Little did I realize that there would be a double-digit portion of this nation's public that would believe that Obama was the next Hitler (only targetting the elderly rather than the Jews) before the end of the summer. There's no point in arguing with such people. Truth is irrelevant to Fox viewers. A year after the Health Care law was passed, some people still believe that "death panels" are real. Not that anyone even knows what constitutes a "death panel." I do not want to know if my mother still believes it. Perhaps she thinks that there were "death panels" in the original bill sponsored by the Dems, and that John Boehner swept in and rescued her from them.

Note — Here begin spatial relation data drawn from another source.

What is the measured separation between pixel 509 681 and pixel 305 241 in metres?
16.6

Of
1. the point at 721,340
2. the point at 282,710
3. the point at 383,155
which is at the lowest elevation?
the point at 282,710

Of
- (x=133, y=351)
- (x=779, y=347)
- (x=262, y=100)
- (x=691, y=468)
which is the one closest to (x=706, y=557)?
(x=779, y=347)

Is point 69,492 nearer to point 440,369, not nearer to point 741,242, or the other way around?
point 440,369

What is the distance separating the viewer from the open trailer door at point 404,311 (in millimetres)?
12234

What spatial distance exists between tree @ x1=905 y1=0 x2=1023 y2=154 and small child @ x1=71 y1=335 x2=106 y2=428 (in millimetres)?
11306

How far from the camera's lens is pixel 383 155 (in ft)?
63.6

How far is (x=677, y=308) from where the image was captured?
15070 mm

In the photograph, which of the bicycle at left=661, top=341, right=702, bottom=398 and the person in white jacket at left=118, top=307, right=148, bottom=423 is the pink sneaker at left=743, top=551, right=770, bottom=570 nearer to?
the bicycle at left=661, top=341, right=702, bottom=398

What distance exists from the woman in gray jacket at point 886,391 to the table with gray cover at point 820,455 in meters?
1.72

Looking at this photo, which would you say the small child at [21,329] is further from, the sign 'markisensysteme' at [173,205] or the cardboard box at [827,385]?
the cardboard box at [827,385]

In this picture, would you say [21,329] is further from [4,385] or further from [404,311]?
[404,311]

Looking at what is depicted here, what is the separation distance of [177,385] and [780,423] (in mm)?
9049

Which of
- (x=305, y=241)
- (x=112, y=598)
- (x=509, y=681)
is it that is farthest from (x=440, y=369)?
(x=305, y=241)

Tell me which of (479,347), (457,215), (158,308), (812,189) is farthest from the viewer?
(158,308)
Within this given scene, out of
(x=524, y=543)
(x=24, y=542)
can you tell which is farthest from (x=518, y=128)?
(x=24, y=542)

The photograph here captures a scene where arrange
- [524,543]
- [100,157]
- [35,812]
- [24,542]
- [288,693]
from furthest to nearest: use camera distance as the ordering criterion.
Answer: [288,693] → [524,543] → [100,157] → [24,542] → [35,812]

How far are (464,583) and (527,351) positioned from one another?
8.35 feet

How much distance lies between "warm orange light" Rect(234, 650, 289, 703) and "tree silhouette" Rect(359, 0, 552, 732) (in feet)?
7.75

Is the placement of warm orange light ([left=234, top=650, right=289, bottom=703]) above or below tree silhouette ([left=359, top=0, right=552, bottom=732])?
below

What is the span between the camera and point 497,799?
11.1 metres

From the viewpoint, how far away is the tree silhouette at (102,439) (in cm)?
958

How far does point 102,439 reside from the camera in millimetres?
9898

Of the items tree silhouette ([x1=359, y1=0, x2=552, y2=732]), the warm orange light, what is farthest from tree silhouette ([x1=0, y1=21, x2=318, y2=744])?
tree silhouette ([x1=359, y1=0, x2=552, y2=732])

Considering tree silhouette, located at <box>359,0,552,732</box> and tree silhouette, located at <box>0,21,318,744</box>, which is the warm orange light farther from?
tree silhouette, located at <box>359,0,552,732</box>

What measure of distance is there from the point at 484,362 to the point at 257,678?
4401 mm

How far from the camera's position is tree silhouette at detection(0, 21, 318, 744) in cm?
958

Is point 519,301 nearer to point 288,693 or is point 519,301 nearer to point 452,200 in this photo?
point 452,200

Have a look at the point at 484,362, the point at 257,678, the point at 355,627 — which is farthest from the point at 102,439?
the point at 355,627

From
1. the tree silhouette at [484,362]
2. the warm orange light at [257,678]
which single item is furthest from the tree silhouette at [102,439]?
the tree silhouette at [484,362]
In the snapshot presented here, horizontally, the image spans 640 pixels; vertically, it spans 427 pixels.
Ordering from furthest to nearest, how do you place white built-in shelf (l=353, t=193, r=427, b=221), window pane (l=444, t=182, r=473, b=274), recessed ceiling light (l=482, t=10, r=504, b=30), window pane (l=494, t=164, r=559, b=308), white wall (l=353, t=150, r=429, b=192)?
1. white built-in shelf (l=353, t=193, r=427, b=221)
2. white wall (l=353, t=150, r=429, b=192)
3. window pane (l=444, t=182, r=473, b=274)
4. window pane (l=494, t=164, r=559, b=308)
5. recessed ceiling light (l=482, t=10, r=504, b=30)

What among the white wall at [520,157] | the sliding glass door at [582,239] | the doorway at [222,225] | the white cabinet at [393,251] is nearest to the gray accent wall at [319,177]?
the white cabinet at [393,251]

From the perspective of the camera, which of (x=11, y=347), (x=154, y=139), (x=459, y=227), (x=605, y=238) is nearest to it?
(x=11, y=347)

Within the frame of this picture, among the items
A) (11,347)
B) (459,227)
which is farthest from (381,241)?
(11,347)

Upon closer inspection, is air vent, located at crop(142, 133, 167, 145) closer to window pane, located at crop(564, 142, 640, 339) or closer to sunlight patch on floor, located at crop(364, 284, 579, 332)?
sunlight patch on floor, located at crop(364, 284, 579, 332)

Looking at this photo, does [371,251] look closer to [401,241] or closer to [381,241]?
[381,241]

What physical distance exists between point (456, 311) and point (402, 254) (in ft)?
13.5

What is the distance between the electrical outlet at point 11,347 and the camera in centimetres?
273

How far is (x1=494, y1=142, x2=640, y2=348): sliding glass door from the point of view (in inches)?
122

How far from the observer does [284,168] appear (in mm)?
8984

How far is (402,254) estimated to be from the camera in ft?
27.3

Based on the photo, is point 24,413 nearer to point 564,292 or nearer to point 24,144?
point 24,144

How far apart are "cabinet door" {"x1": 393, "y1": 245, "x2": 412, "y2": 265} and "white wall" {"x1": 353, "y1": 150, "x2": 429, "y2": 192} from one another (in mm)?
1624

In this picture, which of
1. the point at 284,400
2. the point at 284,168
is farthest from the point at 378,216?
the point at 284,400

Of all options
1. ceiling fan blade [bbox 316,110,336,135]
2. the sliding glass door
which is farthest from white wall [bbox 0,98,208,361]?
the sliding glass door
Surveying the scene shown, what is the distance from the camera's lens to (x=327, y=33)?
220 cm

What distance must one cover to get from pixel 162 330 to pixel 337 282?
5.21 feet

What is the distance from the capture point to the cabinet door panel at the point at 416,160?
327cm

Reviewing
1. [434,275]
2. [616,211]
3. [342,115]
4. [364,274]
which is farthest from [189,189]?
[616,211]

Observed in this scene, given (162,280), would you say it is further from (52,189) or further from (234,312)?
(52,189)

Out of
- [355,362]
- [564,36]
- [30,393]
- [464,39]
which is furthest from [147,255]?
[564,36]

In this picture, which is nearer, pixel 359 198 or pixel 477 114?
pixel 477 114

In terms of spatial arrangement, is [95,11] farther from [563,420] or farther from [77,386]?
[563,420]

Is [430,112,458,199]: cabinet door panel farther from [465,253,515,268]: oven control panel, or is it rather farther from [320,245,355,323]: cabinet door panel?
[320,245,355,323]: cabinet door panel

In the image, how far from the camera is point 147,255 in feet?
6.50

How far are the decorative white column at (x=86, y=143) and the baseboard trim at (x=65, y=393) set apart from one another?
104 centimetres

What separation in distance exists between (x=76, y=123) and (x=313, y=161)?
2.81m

That was last year, and this year brings a new collection of lies from the right. This time I was again caught off guard by my new in-laws. Visiting Republican family members (both my parents and my brother suffer from the affliction) has always been trying. Now I have a brand-new set of them after marrying my wonderful new husband. My new sister-in-law had a doosie for me over Thanksgiving. After hearing from my new father-in-law that his doctor was going to suffer because the new HC law cut Medicare reimbursements (a misrepresentation, but not an INSANE one, at least!), she told me that she was now being taxed on her health benefits! My husband is an accountant, and he was pretty sure that wasn't possible, but when faced with an outrageous lie we were both caught off guard. After all, we hadn't read the entire bill cover to cover. She stuck to her guns and insisted on it. She was unmoved by the fact that my husband's daughter, who is 25, would be covered under his health insurance because of the bill. His father was not impressed with having already received a $250 check to cover some of his expenses for prescription drugs and would have even more coverage of "donut hole" drugs in the coming year (he was unaware of that new benefit). She was underwhelmed by the fact that if she changed jobs and had to get new health insurance, her coverage of expensive and essential anti-rejection drugs for her previous kidney transplant could not be denied (a very real probability).
Though several members of every family in this country will be helped in very real ways by this new law, all the Republicans can do is parrot Fox lies. How do you argue with that? How is it possible that there are still people in this country (double-digit percentages!) that believe, at best, that the HC law hurts them somehow financially and at worst, that it is some sort of neo-nazi conspiracy leading to mass euthanasia?
When we got home, my husband did some research on the HC law and found that it requires employers to list the value of benefits on workers' W-2 forms. Somehow, that new set of figures on her W-2 led my sister-in-law to the erroneous belief that there was a new tax on those benefits. Of course, that's incorrect, but more important is the question of how she came to that conclusion. Was it a Fox News Alert? Did her Republican employer plant it in her brain? Was it on some conservative blog? All of the Above? I'd love any readers out there to answer that question. After all, we know whence the "death panel" lie sprouted...Sarah Palin's fertile loins. But these types of little white lies from my in-laws may be the most damaging of all. We can laugh off the Nazi conspiracy theorists, and eventually the Tea Party will be but a punchline. But the belief that Democrats are out to stifle small business and the working man has always hurt us the most.